Phase distortion refers to the alteration of the phase relationships between frequencies in a signal, which can be perceptible. Phase intercept distortion is a form of phase distortion, created by an operation called the frequency-independent phase shift. The transfer function of a frequency-independent phase shift of $\theta$ is defined as:

$$ |H(\omega)|= 1 $$

$$ \angle H(\omega) = \theta \cdot sgn(\omega) $$

where $\theta$ is the phase intercept shift angle, and $sgn(\omega)$ is the signum function of the frequency $\omega$. In simpler words, this means that the phase of each frequency component is shifted by a constant angle $\theta$, regardless of its frequency, leaving the amplitude unchanged.

Overview

The paper, The Perception of Phase Intercept Distortion and its Application in Data Augmentation, presents evidence through human subject experiments that the special case of phase-intercept distortion is not perceptible in real-world sounds, although this form of distortion changes a signal’s waveform significantly. The paper also describes how this fact can be leveraged for data augmentation in audio-based machine learning applications.

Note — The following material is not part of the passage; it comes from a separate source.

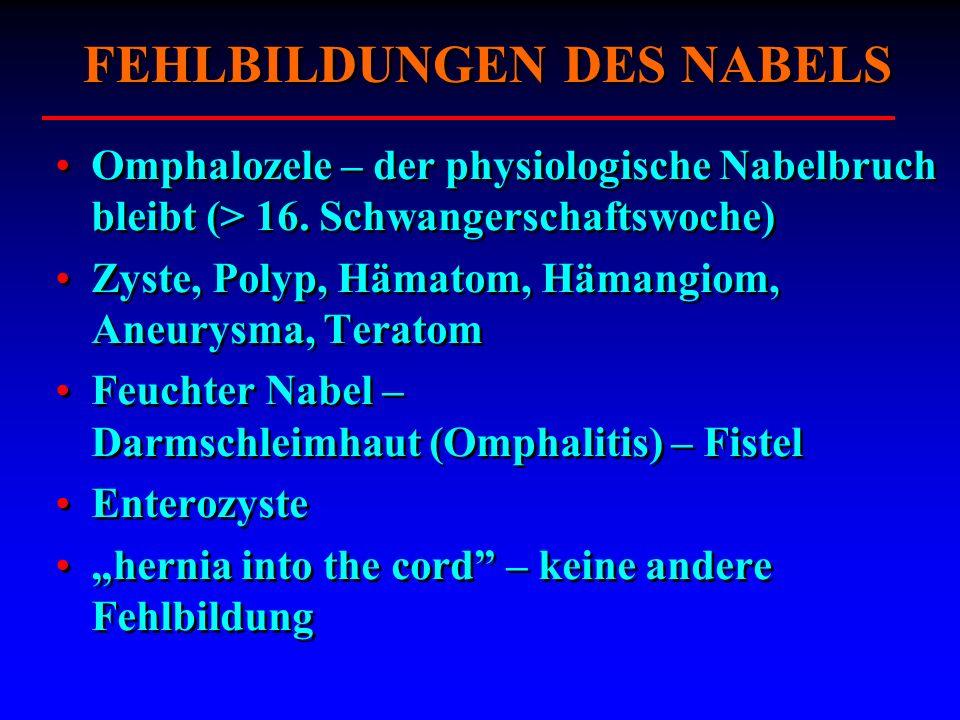 FEHLBILDUNGEN DES NABELS Omphalozele – der physiologische Nabelbruch bleibt (> 16. Schwangerschaftswoche) Zyste, Polyp, Hämatom, Hämangiom, Aneurysma,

This repository implements the frequency-independent phase shift operation to introduce phase intercept distortion, which can be used for data augmentation in audio-based machine learning applications. It provides a numpy and torch implementation of applying this phase intercept distortion to -

  1. Single audio array in numpy
  2. Batch of training samples in torch for data augmentation

Example Usage

Prior to testing, we recommend creating a virtual environment, and then run -

pip install -r requirements.txt

This will install the required dependencies for the project.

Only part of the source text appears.